Segment Open

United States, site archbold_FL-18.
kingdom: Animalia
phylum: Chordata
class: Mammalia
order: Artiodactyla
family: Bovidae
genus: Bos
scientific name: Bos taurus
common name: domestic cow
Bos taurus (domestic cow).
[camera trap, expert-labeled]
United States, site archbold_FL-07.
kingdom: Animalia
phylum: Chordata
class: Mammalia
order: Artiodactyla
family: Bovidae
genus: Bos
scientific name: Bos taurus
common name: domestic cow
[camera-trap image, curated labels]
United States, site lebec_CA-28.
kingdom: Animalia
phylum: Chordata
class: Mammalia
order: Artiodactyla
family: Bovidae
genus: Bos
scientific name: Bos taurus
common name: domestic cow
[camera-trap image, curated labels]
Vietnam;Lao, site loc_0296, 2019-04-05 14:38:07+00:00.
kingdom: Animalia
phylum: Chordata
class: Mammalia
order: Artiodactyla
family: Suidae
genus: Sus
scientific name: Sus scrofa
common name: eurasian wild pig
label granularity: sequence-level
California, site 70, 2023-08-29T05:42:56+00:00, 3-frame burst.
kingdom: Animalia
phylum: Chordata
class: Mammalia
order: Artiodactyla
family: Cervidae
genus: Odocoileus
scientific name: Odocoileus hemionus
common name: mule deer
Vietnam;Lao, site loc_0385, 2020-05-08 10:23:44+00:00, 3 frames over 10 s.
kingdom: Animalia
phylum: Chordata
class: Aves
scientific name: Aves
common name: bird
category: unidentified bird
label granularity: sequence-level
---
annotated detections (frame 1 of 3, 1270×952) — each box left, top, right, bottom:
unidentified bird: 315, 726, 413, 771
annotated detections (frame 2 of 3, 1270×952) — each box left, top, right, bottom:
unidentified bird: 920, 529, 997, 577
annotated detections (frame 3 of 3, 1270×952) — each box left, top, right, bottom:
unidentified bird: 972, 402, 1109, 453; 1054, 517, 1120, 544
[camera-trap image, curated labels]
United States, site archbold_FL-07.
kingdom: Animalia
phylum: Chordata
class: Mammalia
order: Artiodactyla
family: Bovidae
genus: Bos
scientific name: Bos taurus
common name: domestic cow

Segment Closed

**PROBLEM DETAILS:** Extract all of the data shown above without alteration.

**RESPONSE TO THIS EXERCISE:**
United States, site archbold_FL-18.
kingdom: Animalia
phylum: Chordata
class: Mammalia
order: Artiodactyla
family: Bovidae
genus: Bos
scientific name: Bos taurus
common name: domestic cow
Bos taurus (domestic cow).
[camera trap, expert-labeled]
United States, site archbold_FL-07.
kingdom: Animalia
phylum: Chordata
class: Mammalia
order: Artiodactyla
family: Bovidae
genus: Bos
scientific name: Bos taurus
common name: domestic cow
[camera-trap image, curated labels]
United States, site lebec_CA-28.
kingdom: Animalia
phylum: Chordata
class: Mammalia
order: Artiodactyla
family: Bovidae
genus: Bos
scientific name: Bos taurus
common name: domestic cow
[camera-trap image, curated labels]
Vietnam;Lao, site loc_0296, 2019-04-05 14:38:07+00:00.
kingdom: Animalia
phylum: Chordata
class: Mammalia
order: Artiodactyla
family: Suidae
genus: Sus
scientific name: Sus scrofa
common name: eurasian wild pig
label granularity: sequence-level
California, site 70, 2023-08-29T05:42:56+00:00, 3-frame burst.
kingdom: Animalia
phylum: Chordata
class: Mammalia
order: Artiodactyla
family: Cervidae
genus: Odocoileus
scientific name: Odocoileus hemionus
common name: mule deer
Vietnam;Lao, site loc_0385, 2020-05-08 10:23:44+00:00, 3 frames over 10 s.
kingdom: Animalia
phylum: Chordata
class: Aves
scientific name: Aves
common name: bird
category: unidentified bird
label granularity: sequence-level
---
annotated detections (frame 1 of 3, 1270×952) — each box left, top, right, bottom:
unidentified bird: 315, 726, 413, 771
annotated detections (frame 2 of 3, 1270×952) — each box left, top, right, bottom:
unidentified bird: 920, 529, 997, 577
annotated detections (frame 3 of 3, 1270×952) — each box left, top, right, bottom:
unidentified bird: 972, 402, 1109, 453; 1054, 517, 1120, 544
[camera-trap image, curated labels]
United States, site archbold_FL-07.
kingdom: Animalia
phylum: Chordata
class: Mammalia
order: Artiodactyla
family: Bovidae
genus: Bos
scientific name: Bos taurus
common name: domestic cow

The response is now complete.